---- Page excerpt
No, not really. We don't have a kind of breakup like that, that we share, but we would assume that it's quite similar. It's only that depends on how much consumable is sold in that segment. So it's tough to say whether industrial is more profitable or -- we don't look at it that way.

Unknown Attendee

attendee
#191

Fair enough. And the second question was, what was -- is there any effect of this -- I mean you did kind of answer that question, but just wanted to kind of get a little bit more clarity. In terms of the effect of the second wave on the...

Operator

operator
#192

Sorry to interrupt, Mr. Ahuja. Sir, there is a disturbance coming from your line, sir.

Unknown Attendee

attendee
#193

Yes. Is it better right now?

Rahul Khettry

executive
#194

We can hear you.

Unknown Attendee

attendee
#195

Yes, yes. Okay. Yes. So what is the effect of the second wave on the outlook in Q1, in particular? And also, I know it's kind of hard to kind of project it further out. But in terms of Q1, I mean, are we seeing any material impact as of now?

Rahul Khettry

executive
#196

So like I answered earlier, we haven't seen any of the production lines going down or the factories shutting during this, the second wave. So our business is not really materially affected. But yes, if consumable consumer demand goes down a few months down the line and productions are withheld or cut down, like Mr. Shiva said, maybe capacities are lower, then we'll have to see. But as of now, we can't see any lower trend.

Operator

operator
#197

The next question is from the line of [ Deepak ], an individual investor.

Unknown Attendee

attendee
#198

I hope everyone is keeping well. I have 2 questions related to noncore business. Noncore business, I believe you explained a lot. One is related to the current investment. So as per the results, you have INR 25 crores of current investments. Is it all equity? That's one. And whether the company will continue with this investment in equity in future as well? And second question is related to the real estate business. Earlier, the company used to report a segment in real estate with respect to its Chandivali property. Is there any plan with respect to that monetization?
--------
---- Data
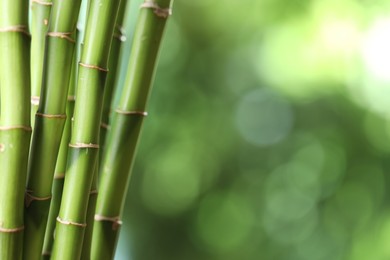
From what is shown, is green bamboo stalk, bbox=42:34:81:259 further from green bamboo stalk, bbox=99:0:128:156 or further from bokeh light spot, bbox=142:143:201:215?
bokeh light spot, bbox=142:143:201:215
--------
Exercise 1 →
Answer these questions from the call transcript.
(a) Why did the operator interrupt Mr. Ahuja?
(b) What does Rahul Khettry say has not happened during the second wave?
(c) What amount of current investments does the individual investor cite from the results?
Exercise 2 → Write the next part of the call transcript, beginning after its final sentence.

Task answer 1 →
(a) There was a disturbance coming from his line.
(b) None of the production lines have gone down, and no factories have shut.
(c) INR 25 crores.

Task answer 2 →
Rahul Khettry

executive
#199

So on the investment, though, you all are seeing an increase, I would like to clarify that most of it is because of the mark-to-market. It was about INR 14 crores. That was in March 2020, when the markets had slumped. And now with the markets improving, it has gone to INR 25 crores. But that jump mostly is because of the mark-to-market. There is not any additional investments that we've done. Maybe there's some change of portfolios. But there's no real cash flows that have got affected because of this increased investment. And I'm sure that each one of you are the experts, and your investments would have also gone up, but it's more of a mark-to-market rather than actual cash outflow from the company. The second part on the real estate is no, kind of it's too fluid and too many things are changing. So not -- no development on that front. We continue to hold the Chandivali property.

Operator

operator
#200

The next question is from the line of V.P. Rajesh from Banyan Capital.

V.P. Rajesh

analyst
#201

Yes, my questions have been answered for now.

Operator

operator
#202

As there are no further questions, I would now like to hand the conference over to Mr. Karan Bhatelia, from Asian Market Securities, for closing comments.

Karan Bhatelia

analyst
#203

Yes. Thank you, Rahul, and thank you, Shiva, for extensive call.

Rahul Khettry

executive
#204

Yes. Thank you, everybody. Thank you for participating. Please stay safe and healthy during this tough time and staying with your family.

Shiva Kabra

executive
#205

Absolutely. Thank you, everybody, and be safe. I think that's the best thing that everyone can do. Thanks.

Rahul Khettry

executive
#206

Thank you, Karan. Thanks so much.

Shiva Kabra

executive
#207

Thanks, Karan.

Karan Bhatelia

analyst
#208

Thank you. With this, I think we can close the conference. Thank you.

Operator

operator
#209

Thank you. On behalf of Asian market Securities, that concludes this conference. Thank you for joining us, and you may now disconnect your lines.